Menahan rasa ngilu yang mendadak menyerang dadanya, Fred meringis.

Tidak. Dia tak akan meninggalkanku.

"Aku mencintainya seperti Icarus mencintai matahari," Fred berbicara kepada Victoria dan James pada suatu malam bersalju di bulan Januari, "terlalu dekat, terlalu besar. Dia adalah Matahariku. Aku adalah Icarusnya."

"Tidak," bantah Victoria tak setuju.

"Kau adalah Bumi, dan Diana adalah Mataharinya. Hubungan kalian saat ini disimbolkan oleh keadaan perihelion—"

"—keadaan di mana orbit Bumi mencapai titik terdekat dengan Matahari," James menyelesaikan kalimat Victoria dengan sempurna.

.

.

.

.


.

.

.

.

.


[aphelion] – diana silvery wood

Kemarin mereka masih baik-baik saja. Kemarin mereka masih tertawa ria, bersenda gurau, dan menikmati waktu bersama.

Ingatan Diana terpaku pada kejadian beberapa jam lalu. Kejadian yang terus-menerus terputar di benaknya seperti kaset rusak.

.

.

.

"Yah, Fred berhasil berkencan dengan Diana sebelum tenggat waktunya?" Louis Weasley berucap keras, alhasil membuat Diana penasaran karena namanya diikutsertakan. Mengintip diam-diam di pintu kelas kosong yang terbuka sedikit, Diana menemukan Fred bersama ketiga sahabatnya.
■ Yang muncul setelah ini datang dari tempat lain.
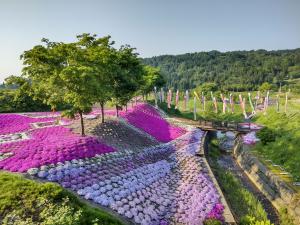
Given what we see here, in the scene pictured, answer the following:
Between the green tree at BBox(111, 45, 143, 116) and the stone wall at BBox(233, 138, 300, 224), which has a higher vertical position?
the green tree at BBox(111, 45, 143, 116)

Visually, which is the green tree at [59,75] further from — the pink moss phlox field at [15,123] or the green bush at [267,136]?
the green bush at [267,136]

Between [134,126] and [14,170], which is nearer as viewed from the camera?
[14,170]

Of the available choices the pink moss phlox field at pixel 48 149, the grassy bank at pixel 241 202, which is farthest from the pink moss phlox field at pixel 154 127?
the pink moss phlox field at pixel 48 149

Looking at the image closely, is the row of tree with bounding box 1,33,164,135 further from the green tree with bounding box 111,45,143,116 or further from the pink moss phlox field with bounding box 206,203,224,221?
the pink moss phlox field with bounding box 206,203,224,221

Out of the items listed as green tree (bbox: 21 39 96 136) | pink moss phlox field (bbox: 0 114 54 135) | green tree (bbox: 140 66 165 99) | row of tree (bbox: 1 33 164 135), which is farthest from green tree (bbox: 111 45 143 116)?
green tree (bbox: 140 66 165 99)

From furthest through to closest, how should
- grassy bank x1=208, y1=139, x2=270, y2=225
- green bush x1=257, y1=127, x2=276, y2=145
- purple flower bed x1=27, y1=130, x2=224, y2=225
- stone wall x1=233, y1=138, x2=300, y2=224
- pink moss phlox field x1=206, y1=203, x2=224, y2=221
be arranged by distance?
1. green bush x1=257, y1=127, x2=276, y2=145
2. stone wall x1=233, y1=138, x2=300, y2=224
3. grassy bank x1=208, y1=139, x2=270, y2=225
4. pink moss phlox field x1=206, y1=203, x2=224, y2=221
5. purple flower bed x1=27, y1=130, x2=224, y2=225

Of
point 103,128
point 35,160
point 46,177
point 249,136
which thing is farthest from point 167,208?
point 249,136

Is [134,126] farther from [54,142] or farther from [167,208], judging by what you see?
[167,208]
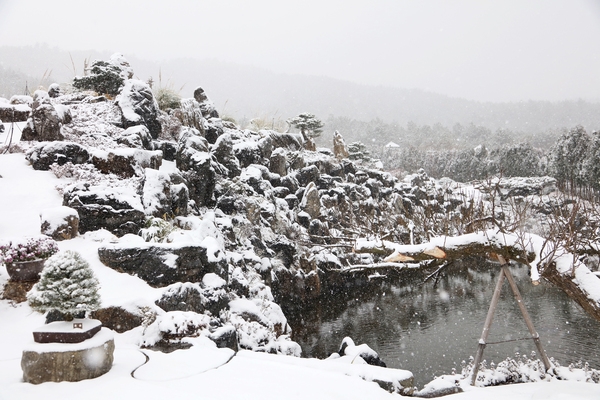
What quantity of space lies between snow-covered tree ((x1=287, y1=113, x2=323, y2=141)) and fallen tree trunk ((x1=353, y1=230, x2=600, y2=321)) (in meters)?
21.3

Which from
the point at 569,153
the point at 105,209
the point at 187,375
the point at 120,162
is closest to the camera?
the point at 187,375

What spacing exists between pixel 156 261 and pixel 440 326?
381 inches

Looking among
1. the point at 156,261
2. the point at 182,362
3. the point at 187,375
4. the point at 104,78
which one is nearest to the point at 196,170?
the point at 156,261

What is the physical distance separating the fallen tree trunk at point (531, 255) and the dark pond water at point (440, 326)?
2.10 meters

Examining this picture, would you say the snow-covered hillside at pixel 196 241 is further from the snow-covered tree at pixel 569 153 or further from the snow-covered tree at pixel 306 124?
the snow-covered tree at pixel 569 153

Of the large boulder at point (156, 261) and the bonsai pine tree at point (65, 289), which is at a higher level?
the bonsai pine tree at point (65, 289)

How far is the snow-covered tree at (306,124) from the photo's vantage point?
89.0 ft

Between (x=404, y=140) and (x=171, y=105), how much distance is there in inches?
1644

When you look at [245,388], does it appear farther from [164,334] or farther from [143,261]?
[143,261]

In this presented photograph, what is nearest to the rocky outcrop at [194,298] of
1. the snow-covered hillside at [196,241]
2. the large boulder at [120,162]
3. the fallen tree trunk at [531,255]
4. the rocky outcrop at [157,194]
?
the snow-covered hillside at [196,241]

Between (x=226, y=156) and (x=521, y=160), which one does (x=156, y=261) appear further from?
(x=521, y=160)

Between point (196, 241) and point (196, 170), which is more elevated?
point (196, 170)

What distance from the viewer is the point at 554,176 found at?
24734 millimetres

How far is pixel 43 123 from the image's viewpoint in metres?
12.0
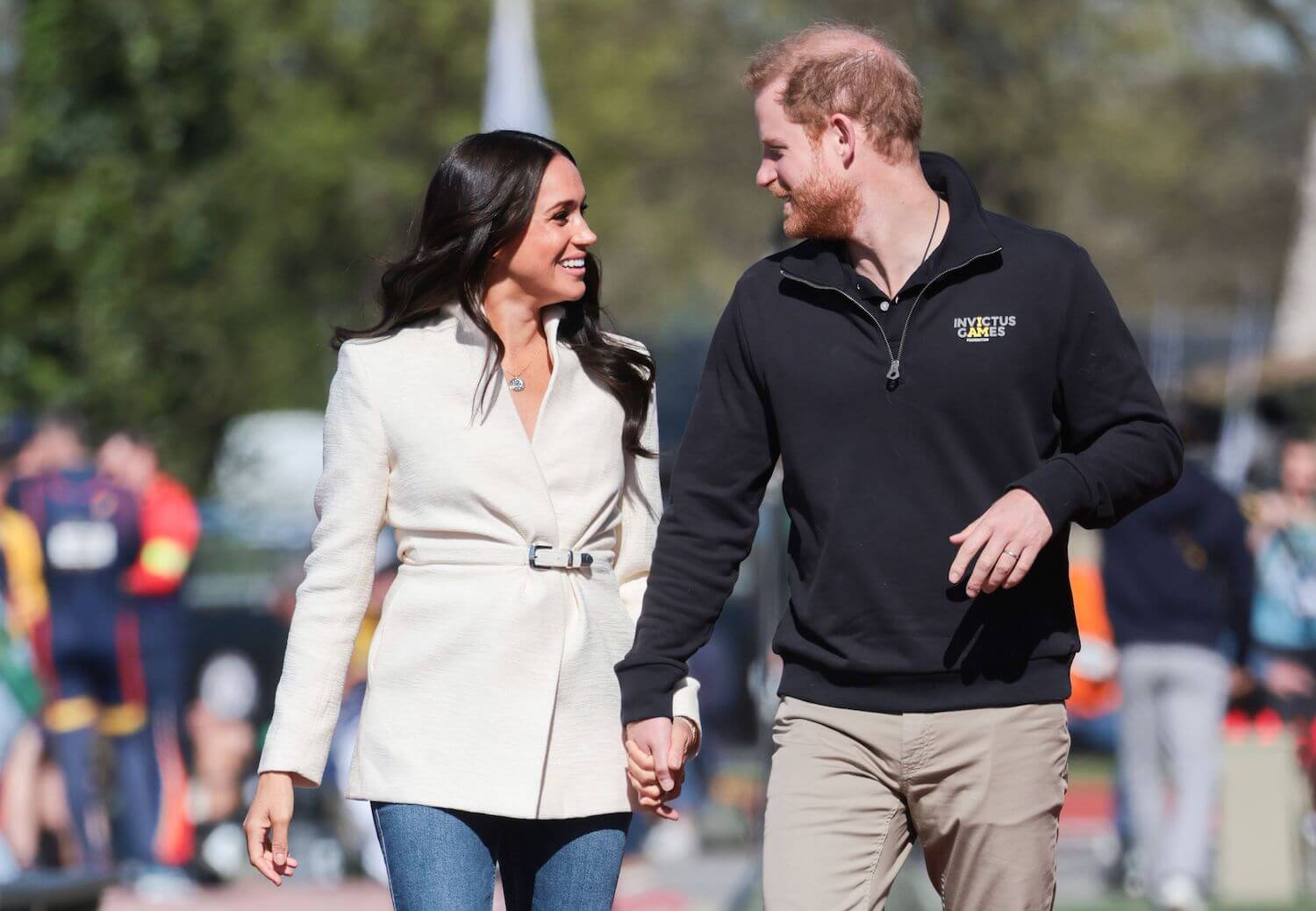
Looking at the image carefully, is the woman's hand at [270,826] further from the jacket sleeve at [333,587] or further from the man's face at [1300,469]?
the man's face at [1300,469]

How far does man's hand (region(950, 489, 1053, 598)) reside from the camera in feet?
10.9

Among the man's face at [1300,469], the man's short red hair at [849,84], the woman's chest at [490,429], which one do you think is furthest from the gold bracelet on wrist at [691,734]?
the man's face at [1300,469]

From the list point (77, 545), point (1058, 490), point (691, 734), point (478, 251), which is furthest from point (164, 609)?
point (1058, 490)

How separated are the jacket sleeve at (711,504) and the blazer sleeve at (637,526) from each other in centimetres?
11

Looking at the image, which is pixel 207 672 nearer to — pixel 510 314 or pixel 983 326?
pixel 510 314

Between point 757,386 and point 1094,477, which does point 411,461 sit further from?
Result: point 1094,477

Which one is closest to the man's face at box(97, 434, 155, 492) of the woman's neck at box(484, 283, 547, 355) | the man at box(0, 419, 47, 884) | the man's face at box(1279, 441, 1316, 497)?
the man at box(0, 419, 47, 884)

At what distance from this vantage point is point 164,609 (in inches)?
401

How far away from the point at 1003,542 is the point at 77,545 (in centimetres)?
762

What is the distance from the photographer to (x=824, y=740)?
3625 millimetres

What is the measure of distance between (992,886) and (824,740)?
389 mm

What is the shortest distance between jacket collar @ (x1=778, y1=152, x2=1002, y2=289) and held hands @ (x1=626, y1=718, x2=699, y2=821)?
860 mm

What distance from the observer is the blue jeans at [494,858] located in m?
3.51

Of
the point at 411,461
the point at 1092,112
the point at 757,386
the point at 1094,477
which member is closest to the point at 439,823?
the point at 411,461
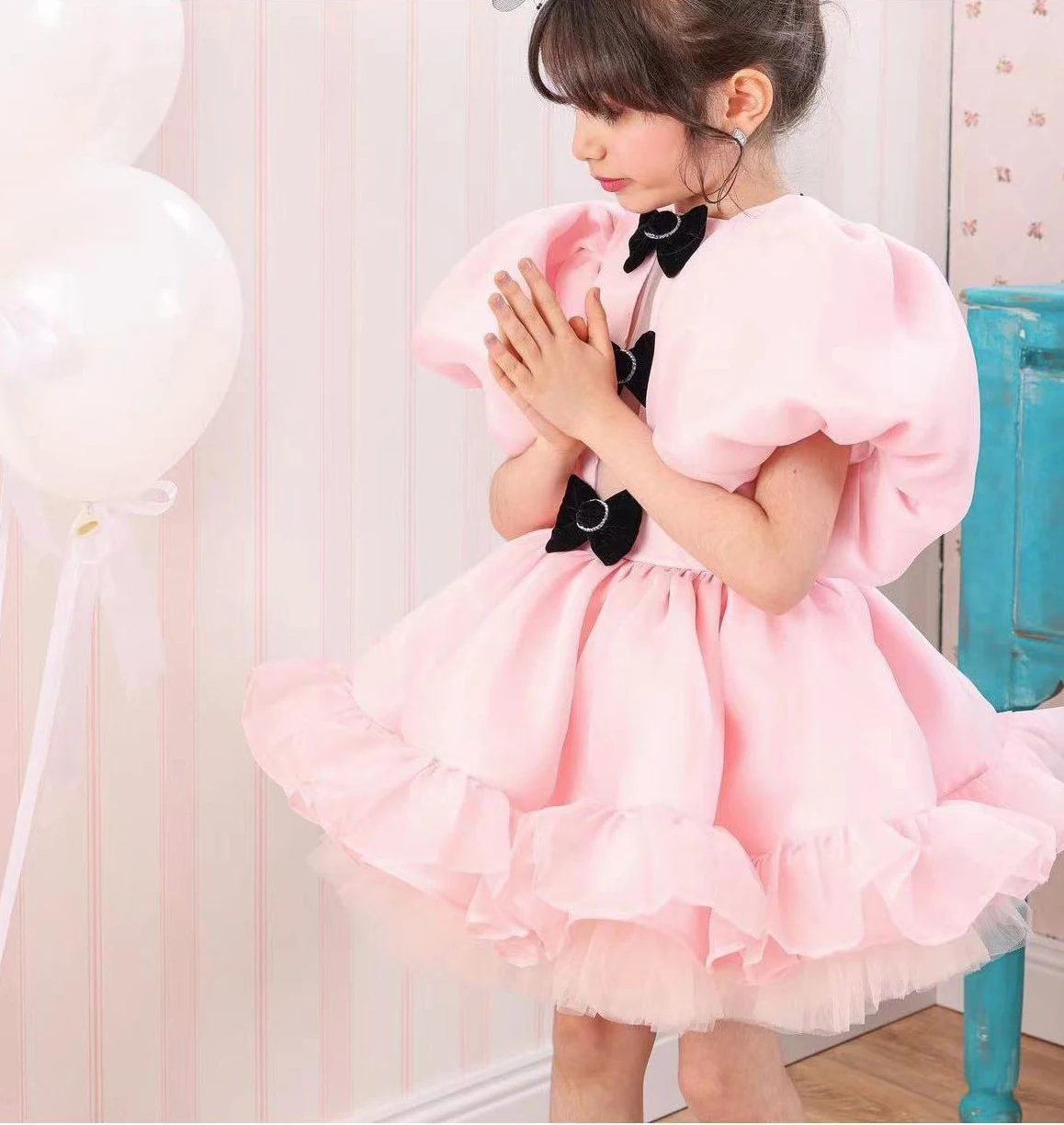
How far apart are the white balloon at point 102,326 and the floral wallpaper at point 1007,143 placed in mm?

Mereka berempat terlibat dalam diskusi serius.

"Ke mana saja kau selama ini, Mate?" Lorcan menjitak kepala Louis. "Beritanya sudah tersebar berminggu-minggu yang lalu."

"Aku baru mengetahuinya dari Alyssa," Louis berkata sebal, "kenapa tidak ada yang memberitahuku?"

"Kami kira kau sudah tahu, Loulou," James menyahut kalem, "berita menyebar cepat seperti wabah."

"Aku masih sebal," Louis mengerucutkan bibir, "tapi yang paling membuatku sebal adalah kita kalah taruhan! Selamat tinggal, duapuluh Galleonku."

"Taruhan yang mana?" Lorcan tampak bingung. Louis giliran menjitak kepala cokelat Lorcan.

"Taruhan yang Fred akan mengencani Diana dalam waktu dua bulan. Kau ini masih muda tapi sudah pikun ya, Lorc?"

Tubuh Diana seolah dibekukan oleh mantra Pembeku. Jadi hubungannya bersama Fred selama ini hanya didasari oleh sebuah taruhan?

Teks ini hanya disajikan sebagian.